St Joseph Cemetery.... It was opened about 1852. According to the description of German churches on your website, St. Joseph's church was established in 1882; some 30 years later. According to the information I obtained at the Syracuse Roman Catholic Diocesan Archives in 1998, the cemetery was used predominantly by Germans and Irish.

St. Joseph's cemetery, run by the Conventual Franciscan friars, was closed after World War 2, I think. It was never very large, and the Franciscans stopped selling plots in the early 20th-century. People who owned grave sites continued to be buried there, so by WW2, the cemetery was more or less full. It was closed and abandoned by the Franciscans, who obviously felt they no longer had any responsibility to care for it. Over the years, it was overgrown by bushes, vines and trees and seriously vandalized.

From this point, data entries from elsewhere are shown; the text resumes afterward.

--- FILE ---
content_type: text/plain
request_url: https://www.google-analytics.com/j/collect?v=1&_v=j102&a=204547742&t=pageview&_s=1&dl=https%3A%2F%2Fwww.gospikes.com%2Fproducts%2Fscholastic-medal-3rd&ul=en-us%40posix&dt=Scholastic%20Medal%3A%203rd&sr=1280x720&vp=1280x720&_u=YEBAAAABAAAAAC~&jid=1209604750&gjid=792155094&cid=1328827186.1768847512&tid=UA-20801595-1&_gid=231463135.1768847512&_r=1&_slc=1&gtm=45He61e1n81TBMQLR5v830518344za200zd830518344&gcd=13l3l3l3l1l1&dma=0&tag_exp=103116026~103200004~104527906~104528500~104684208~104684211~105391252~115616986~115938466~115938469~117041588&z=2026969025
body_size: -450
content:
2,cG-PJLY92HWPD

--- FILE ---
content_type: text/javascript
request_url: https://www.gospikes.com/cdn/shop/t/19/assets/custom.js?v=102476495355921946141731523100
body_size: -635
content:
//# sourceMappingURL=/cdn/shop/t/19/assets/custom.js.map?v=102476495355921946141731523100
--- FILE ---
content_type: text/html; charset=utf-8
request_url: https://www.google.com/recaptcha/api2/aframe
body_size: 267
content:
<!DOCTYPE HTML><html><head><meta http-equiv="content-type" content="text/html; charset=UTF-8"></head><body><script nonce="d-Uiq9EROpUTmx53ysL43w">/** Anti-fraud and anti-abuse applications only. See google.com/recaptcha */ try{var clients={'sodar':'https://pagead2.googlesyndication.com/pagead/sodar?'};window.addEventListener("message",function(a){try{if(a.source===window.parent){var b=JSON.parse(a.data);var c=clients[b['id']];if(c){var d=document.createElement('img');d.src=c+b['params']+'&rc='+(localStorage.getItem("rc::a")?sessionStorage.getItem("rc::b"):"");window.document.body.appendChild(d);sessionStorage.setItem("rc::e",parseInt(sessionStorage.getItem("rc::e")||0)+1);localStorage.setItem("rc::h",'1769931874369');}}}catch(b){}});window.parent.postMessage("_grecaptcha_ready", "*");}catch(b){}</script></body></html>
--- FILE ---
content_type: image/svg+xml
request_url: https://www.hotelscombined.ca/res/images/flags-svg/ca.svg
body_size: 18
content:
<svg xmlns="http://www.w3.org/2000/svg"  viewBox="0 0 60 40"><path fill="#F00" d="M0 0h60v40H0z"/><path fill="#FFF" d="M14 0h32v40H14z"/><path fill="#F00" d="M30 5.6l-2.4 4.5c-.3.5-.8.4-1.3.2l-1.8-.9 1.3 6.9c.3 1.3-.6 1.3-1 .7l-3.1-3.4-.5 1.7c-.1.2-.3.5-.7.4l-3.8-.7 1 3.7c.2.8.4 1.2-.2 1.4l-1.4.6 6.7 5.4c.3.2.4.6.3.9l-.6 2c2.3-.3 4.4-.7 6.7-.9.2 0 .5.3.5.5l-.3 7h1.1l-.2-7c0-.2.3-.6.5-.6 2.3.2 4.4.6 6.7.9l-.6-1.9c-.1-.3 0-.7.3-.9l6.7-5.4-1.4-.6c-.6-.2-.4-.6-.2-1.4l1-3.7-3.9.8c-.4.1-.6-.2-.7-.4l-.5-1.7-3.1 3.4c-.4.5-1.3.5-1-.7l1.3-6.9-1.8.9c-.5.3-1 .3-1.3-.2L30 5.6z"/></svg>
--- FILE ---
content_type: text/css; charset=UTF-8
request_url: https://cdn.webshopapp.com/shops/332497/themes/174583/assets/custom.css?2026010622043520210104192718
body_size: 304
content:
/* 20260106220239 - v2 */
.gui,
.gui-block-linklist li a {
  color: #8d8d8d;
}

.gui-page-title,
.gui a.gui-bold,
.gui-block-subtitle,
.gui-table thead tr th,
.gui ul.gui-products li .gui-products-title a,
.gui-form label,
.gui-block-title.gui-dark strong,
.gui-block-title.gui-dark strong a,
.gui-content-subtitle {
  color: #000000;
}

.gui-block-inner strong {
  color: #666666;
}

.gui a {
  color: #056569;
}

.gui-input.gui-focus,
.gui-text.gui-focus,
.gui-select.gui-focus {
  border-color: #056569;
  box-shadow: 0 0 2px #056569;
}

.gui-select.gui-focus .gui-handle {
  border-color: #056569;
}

Assumption Cemetery, which is much larger, took St. Joseph's place early in the 20th century. About 1962, St Joseph's Cemetery was sold for a shopping center development. All of the graves, I think there were about 6,000, were opened and any remains found were moved by local undertakers to a mass grave in the Assumption Cemetery. I have seen the mass grave site and the monument marking it. Of all the known burials fewer than 500 were ever identified. The abandonment of St. Joseph's has been a real blow to my family because so many of my forebears (Staub, Geiger, Saile) were buried there. As far as I know, their remains were never identified; they must be in the mass grave.